Le 6 mai 2026, à Kinshasa, lors d'une conférence de presse organisée en marge de la Journée internationale de la liberté de la presse, Félix Tshisekedi entrouvre une porte que la Constitution congolaise voudrait fermée. « Je n'ai pas sollicité le troisième mandat, mais je vous le dis, si le peuple veut que j'aie un troisième mandat, j'accepterai. » La phrase, soigneusement enveloppée, relance un débat brûlant sur une révision constitutionnelle, alors même que l'est du pays reste ravagé par la guerre.
Né le 13 juin 1963, Félix-Antoine Tshisekedi Tshilombo est le fils d'Étienne Tshisekedi, opposant historique aux régimes de Mobutu Sese Seko puis de Joseph Kabila et figure tutélaire de la contestation congolaise. Il fête aujourd'hui ses 63 ans.
Longtemps exilé en Belgique, le fils prend la tête de l'Union pour la démocratie et le progrès social après la mort de son père en 2017, avant d'accéder à la présidence en janvier 2019, au terme d'une transition contestée avec Kabila. Réélu fin décembre 2023 avec un score officiel de 73 %, il entame un second mandat sous le signe d'une crise sécuritaire majeure.
Car c'est l'est de la République démocratique du Congo qui définit aujourd'hui sa présidence. Début 2025, l'offensive du M23, mouvement soutenu par le Rwanda, a connu une accélération foudroyante : prise de Walikale et de Minova en janvier, chute de Goma le 30 janvier, puis de Bukavu le 16 février. Pour la première fois depuis 1998, les deux capitales provinciales du Kivu tombaient simultanément, le M23 contrôlant désormais les deux rives du lac Kivu. La déroute des Forces armées congolaises a contraint Kinshasa à chercher une issue diplomatique.
Deux pistes parallèles ont alors été ouvertes.
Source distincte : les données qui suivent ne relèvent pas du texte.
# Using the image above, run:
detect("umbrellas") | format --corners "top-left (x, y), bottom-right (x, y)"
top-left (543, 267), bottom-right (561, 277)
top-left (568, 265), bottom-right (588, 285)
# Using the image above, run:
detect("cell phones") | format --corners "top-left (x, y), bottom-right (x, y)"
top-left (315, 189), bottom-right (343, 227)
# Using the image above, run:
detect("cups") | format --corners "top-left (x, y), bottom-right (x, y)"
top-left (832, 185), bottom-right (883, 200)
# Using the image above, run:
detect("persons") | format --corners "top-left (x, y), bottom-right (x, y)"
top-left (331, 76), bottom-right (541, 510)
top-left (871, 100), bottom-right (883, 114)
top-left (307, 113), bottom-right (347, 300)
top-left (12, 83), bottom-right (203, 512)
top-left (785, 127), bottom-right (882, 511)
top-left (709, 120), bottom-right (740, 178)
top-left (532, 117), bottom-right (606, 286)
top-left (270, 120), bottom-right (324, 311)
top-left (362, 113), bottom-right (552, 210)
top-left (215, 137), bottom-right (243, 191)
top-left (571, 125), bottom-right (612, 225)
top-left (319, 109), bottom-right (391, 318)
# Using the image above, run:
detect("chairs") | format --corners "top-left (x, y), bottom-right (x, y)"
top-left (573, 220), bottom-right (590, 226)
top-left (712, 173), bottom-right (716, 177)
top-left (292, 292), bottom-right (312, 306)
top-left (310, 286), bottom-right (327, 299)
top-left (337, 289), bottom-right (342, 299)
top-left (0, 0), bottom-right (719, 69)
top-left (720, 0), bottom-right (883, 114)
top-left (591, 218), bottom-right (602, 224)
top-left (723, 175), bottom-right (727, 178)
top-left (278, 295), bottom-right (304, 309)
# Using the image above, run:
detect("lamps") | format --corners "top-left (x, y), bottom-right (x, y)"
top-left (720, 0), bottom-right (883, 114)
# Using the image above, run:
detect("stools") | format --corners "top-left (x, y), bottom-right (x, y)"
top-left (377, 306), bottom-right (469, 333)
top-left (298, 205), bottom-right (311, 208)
La première, sous médiation américaine, a abouti aux Accords de Washington : signés au niveau ministériel le 27 juin 2025 par Thérèse Kayikwamba Wagner pour la RDC et Olivier Nduhungirehe pour le Rwanda, ils prévoient le retrait des troupes rwandaises, la fin du soutien congolais aux rebelles hutu du FDLR et un cadre d'intégration économique adossé aux minerais critiques — la RDC fournissant plus de 70 % du cobalt mondial. Le texte n'a été paraphé au niveau des chefs d'État, par Tshisekedi et Paul Kagame en présence de Donald Trump, que le 4 décembre 2025. La seconde piste, conduite par le Qatar à Doha, a réuni le gouvernement et l'AFC/M23 autour d'un accord-cadre signé le 15 novembre 2025, dont le mécanisme de suivi du cessez-le-feu a été officialisé le 2 février 2026.
Sur le terrain, pourtant, la paix demeure largement théorique. En mars 2026, le Trésor américain a sanctionné des officiers supérieurs rwandais pour leur soutien au M23, tandis qu'une réunion à Washington fixait un calendrier de relance dont la mise en œuvre reste incertaine. Le processus de Doha s'est grippé, Kinshasa et les rebelles s'accusant mutuellement de violer le cessez-le-feu, et le gouvernement congolais attribuant la paralysie à l'attention du médiateur qatari accaparée par la crise au Moyen-Orient. Tshisekedi s'est rendu à Doha le 2 avril 2026 pour tenter de relancer la machine.
Les combats, eux, n'ont pas cessé. En mai 2026, malgré les engagements, les affrontements se sont multipliés : le 6 mai dans la plaine de la Ruzizi, le 13 mai sur les hauts plateaux de Fizi et Mwenga, le 25 mai à Masisi. Les Nations unies ont alerté sur l'usage croissant de drones dans les opérations militaires, qui met en danger les populations civiles. Le 30 mai, le vice-ministre Samuel Mbemba plaidait devant le Sénat français pour la fin des violations des droits humains dans l'Est.
À deux semaines de son anniversaire, Tshisekedi gouverne donc sur deux fronts qui se contredisent : une diplomatie de la paix saluée à Washington et à Doha, et une guerre qui se poursuit dans les collines du Kivu. Sa déclaration sur un éventuel troisième mandat ajoute une inconnue politique à cette équation militaire. Le prochain test sera l'exécution effective des accords avant la fin 2026 ; à Goma comme à Bukavu, peu de Congolais parient encore sur leur calendrier.